A través de la charla con un escritor que lo visita en Canadá, un indio adulto nos relata su infancia, niñez y juventud en el país natal. Hijo de una familia educada y librepensadora que no cree ni en Dios ni en los dioses, él se cría interesándose cada vez más por ellos hasta un momento bisagra en el que la lección paterna coarta su creencia. En el zoológico de su padre hay un tigre de Bengala y un día decide ofrecerle un trozo de carne cruda en la mano. El tigre se va acercando lentamente hasta que el padre irrumpe desesperado en el lugar e interrumpe la relación de planos y contra planos detalle de las miradas que sostienen el pibe y el animal. El chico está convencido de que no le hubiera pasado nada y, para desmentirlo, el padre pone junto a la jaula una cabra viva que el tigre mata de un zarpazo.
No vemos el hecho y allí podría residir un primer aspecto reprensible de la película que consiste en negarse a mostrar la carne desgarrada, la sangre, la materia. Podemos pensar que se niega a mostrar la muerte, pero en el contexto de la virtualidad cinematográfica galopante, a mí me parece que lo que se nos oculta cada vez más es la vida, la materia, el cuerpo, el ímpetu físico, con la carga de incomodidad y dolor que conlleva. El otro aspecto de la escena que me disgustó es que volvemos al tigre una vez que se lleva a la cabra entre sus fauces. ¿Cómo hizo para meterla en esa jaula de barrotes estrechos? Y me permito plantear un detalle como este porque durante esa primera parte en general y durante esa escena en particular la película plantea un verosímil físico realista. Volvemos a un tema planteado por la virtualidad digital: lo hace todo posible incluso cuando el criterio escogido no es el fantástico.
El tema es que entonces el chico deja de creer porque lo que se materializa en la relación del pibe con el animal es el vínculo con lo divino. Sus lecturas van agravándose de Verne a Camus pasando por Dostoievsky, y ya sabemos que cuando el trayecto literario comienza en la aventura científica y se detiene en el existencialismo las cosas se complican, por lo menos para un adolescente, que es lo que termina siendo después de la secuencia de montaje. Peor aún si, mientras está leyendo a un existencialista, se enamora, aunque al muchacho lo salva la campana de un viaje a América del Norte en barco junto a su familia, que ha decidido trabajar en el extranjero, acaso porque la política económica de la India por entonces no era lo suficientemente liberal para esa familia cultivada en el cosmopolitismo (el padre señala que los animales le pertenecen, pero la tierra es propiedad del Estado).

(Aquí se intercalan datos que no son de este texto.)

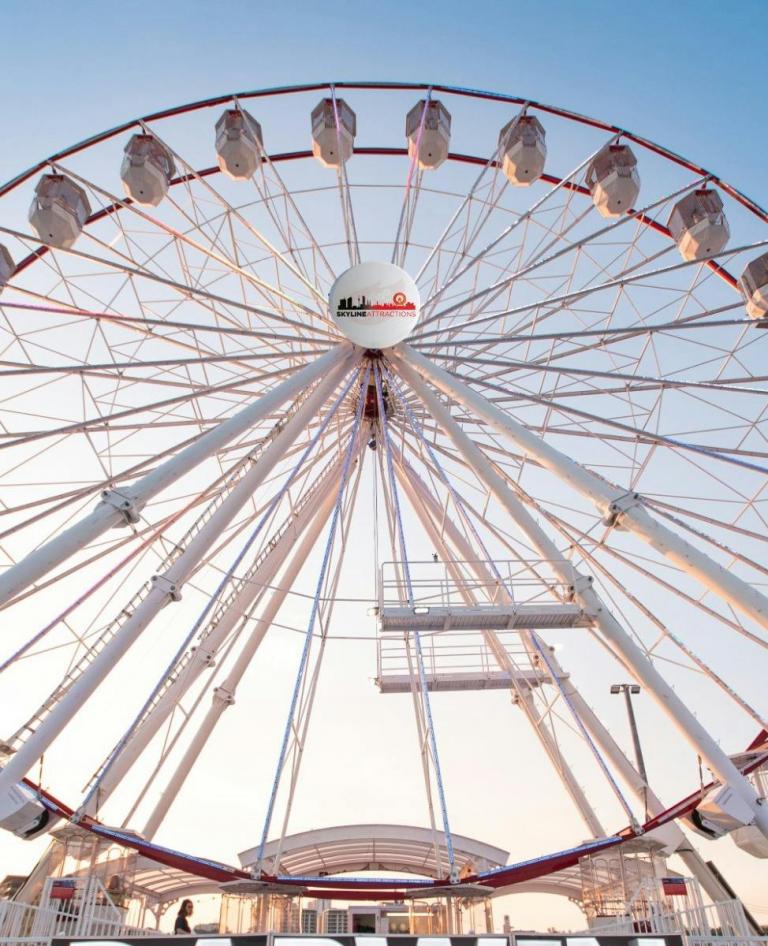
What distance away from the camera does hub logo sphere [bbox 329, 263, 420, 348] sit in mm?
13695

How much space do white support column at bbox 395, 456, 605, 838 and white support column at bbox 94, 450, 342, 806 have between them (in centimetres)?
161

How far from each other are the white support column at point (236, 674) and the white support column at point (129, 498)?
3756 millimetres

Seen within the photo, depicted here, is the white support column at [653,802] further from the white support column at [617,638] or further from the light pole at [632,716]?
the light pole at [632,716]

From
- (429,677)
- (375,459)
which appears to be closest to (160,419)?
(375,459)

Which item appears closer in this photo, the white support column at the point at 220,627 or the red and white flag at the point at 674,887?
the red and white flag at the point at 674,887

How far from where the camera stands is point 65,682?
12812mm

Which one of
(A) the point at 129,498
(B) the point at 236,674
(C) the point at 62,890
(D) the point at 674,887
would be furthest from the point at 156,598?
(D) the point at 674,887

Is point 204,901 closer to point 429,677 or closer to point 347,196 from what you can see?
point 429,677

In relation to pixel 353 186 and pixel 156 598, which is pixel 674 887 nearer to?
pixel 156 598

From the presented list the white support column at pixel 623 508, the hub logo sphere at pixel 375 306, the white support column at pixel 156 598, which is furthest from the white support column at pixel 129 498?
the white support column at pixel 623 508

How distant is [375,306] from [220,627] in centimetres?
668

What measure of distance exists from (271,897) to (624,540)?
955 centimetres

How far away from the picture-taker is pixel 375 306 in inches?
539

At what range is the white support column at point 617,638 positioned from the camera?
10594 mm
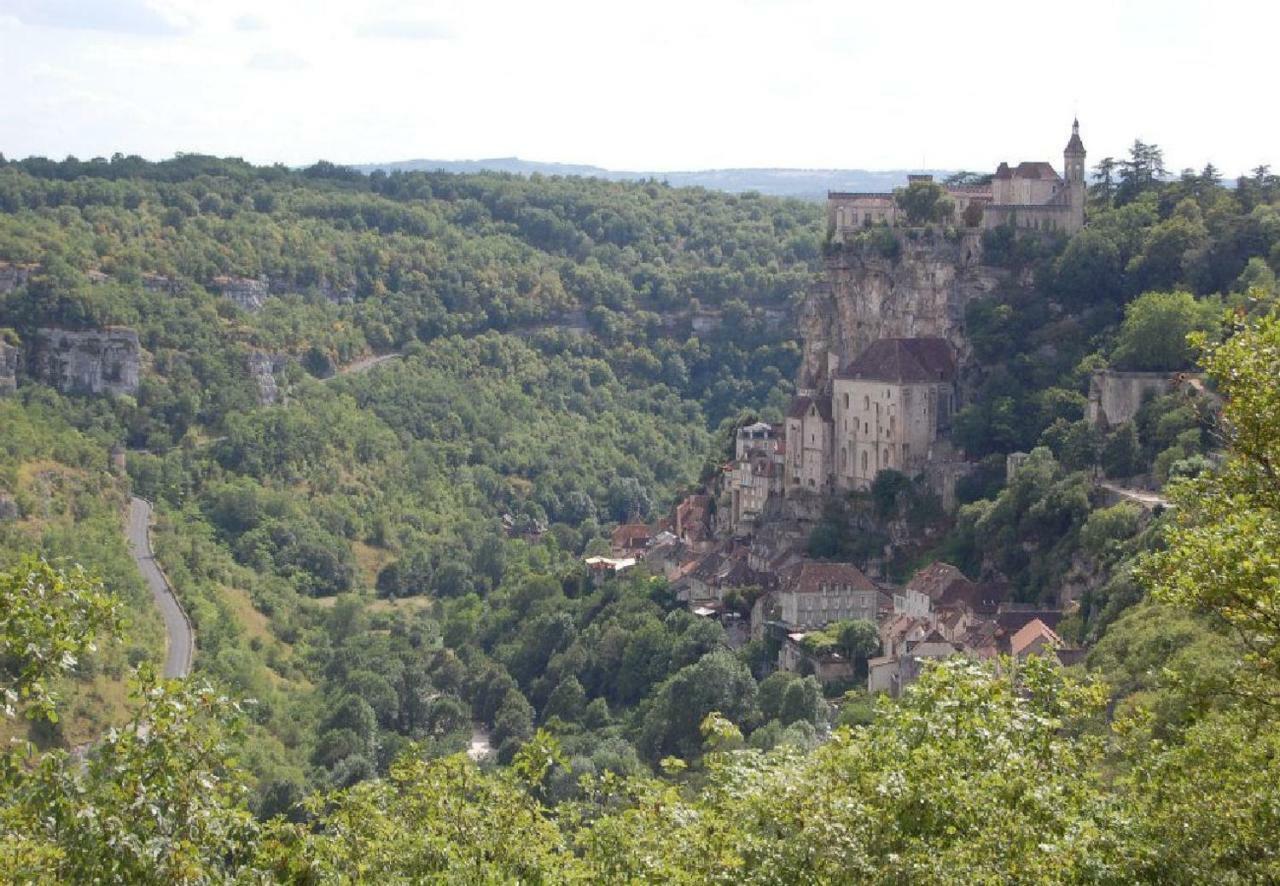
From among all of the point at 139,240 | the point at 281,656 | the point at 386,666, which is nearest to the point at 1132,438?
the point at 386,666

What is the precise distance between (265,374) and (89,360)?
46.5 feet

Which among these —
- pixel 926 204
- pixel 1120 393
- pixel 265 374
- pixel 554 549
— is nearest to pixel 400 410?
pixel 265 374

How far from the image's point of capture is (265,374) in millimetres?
141250

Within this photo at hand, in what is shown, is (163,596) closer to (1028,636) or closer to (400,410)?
(400,410)

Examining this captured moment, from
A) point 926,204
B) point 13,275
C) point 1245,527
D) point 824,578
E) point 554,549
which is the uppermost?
point 1245,527

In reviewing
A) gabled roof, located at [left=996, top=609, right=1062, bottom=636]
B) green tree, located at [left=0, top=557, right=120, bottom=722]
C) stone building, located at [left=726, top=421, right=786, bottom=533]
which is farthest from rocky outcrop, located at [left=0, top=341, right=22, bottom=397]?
green tree, located at [left=0, top=557, right=120, bottom=722]

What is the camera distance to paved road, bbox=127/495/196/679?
92.0 metres

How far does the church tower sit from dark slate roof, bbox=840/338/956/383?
821cm

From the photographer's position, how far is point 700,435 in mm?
151750

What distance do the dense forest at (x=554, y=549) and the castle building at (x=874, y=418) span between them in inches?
78.7

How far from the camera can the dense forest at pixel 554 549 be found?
26938mm

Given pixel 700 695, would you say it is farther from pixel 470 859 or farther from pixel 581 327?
pixel 581 327

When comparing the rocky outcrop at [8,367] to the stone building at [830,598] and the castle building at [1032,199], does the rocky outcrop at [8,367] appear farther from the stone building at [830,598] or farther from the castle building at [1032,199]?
the stone building at [830,598]

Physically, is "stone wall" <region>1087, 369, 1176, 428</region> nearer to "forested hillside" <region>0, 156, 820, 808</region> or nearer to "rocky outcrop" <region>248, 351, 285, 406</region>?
"forested hillside" <region>0, 156, 820, 808</region>
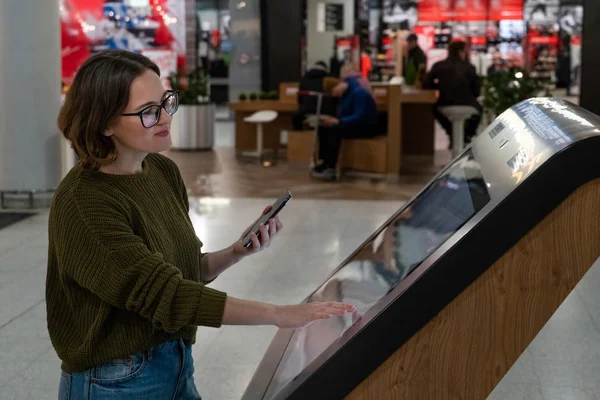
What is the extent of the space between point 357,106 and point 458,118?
205 centimetres

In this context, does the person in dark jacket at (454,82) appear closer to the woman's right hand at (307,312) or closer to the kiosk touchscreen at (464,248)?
the kiosk touchscreen at (464,248)

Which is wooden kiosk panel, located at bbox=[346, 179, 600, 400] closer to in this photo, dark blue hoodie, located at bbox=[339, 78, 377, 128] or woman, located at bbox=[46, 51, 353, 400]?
woman, located at bbox=[46, 51, 353, 400]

Después de ese prólogo de alrededor de 45 minutos viene la aventura extraordinaria del título, que es algo así como Ocho a la deriva con sólo dos personajes, uno de los cuales es un bicho o más bien un dibujo animado. El contexto visual de esa aventura en medio del océano está dado por la gráfica digital absoluta, el indio que no se calla nunca narrando su historia, la banda sonora musical que lo remarca todo salvo cuando el pibe reflexiona sobre el silencio en vez de permitir que el silencio se imponga por sí mismo y, otra vez, una situación dramática que exigía verosímil físico para compensar su naturaleza asaz fabulosa. Se me dirá que nadie hubiera podido filmar esto y que la película termina teniendo una vuelta de tuerca sobre la fe que gira en falso alrededor de la confianza en el relato y la noción de verdad. Contesto que se podría haber filmado no exactamente lo mismo, pero sí a un tipo con un tigre en un bote tal como en un circo hay animales y domadores. En cuanto a la coda rashomónica en la que se juega menos la existencia de Dios o la esfera de lo sagrado que la noción de libertad, acaba por rubricar ese espíritu conciliador universal del cine de Ang Lee que lo hace tan ameno y querible en ocasiones, tan políticamente correcto en otras.
Lo mejor de la película es la aparición de Gerard Depardieu. La pelea entre el francés descomunal, acaso devenido belga o ruso en estos días debido también a la relación entre un ciudadano rico y un Estado que quiere aumentarle los impuestos, y los padres del muchacho son simultáneamente un gag y la sede de un conflicto psicológico que se extenderá durante el resto de la película por más que Depardieu no aparezca nunca más como actor pero sí transfigurado. La lectura posterior de ese juego de roles, la revisión retrospectiva declamada en los últimos minutos por un protagonista que deja de ser narrador y se arroga el de sabio disfrazado de humilde al modo de algún líder espiritual indio bastante en boga últimamente no revela otra cosa que incapacidad para trabajar durante la película esos subtextos, desconfianza en quienes la miramos, necesidad de explicitar sentidos que acaban por trivializar el sentido y descreimiento en el fuera de campo como lugar discursivo cinematográfico por el que pueda transitar el misterio.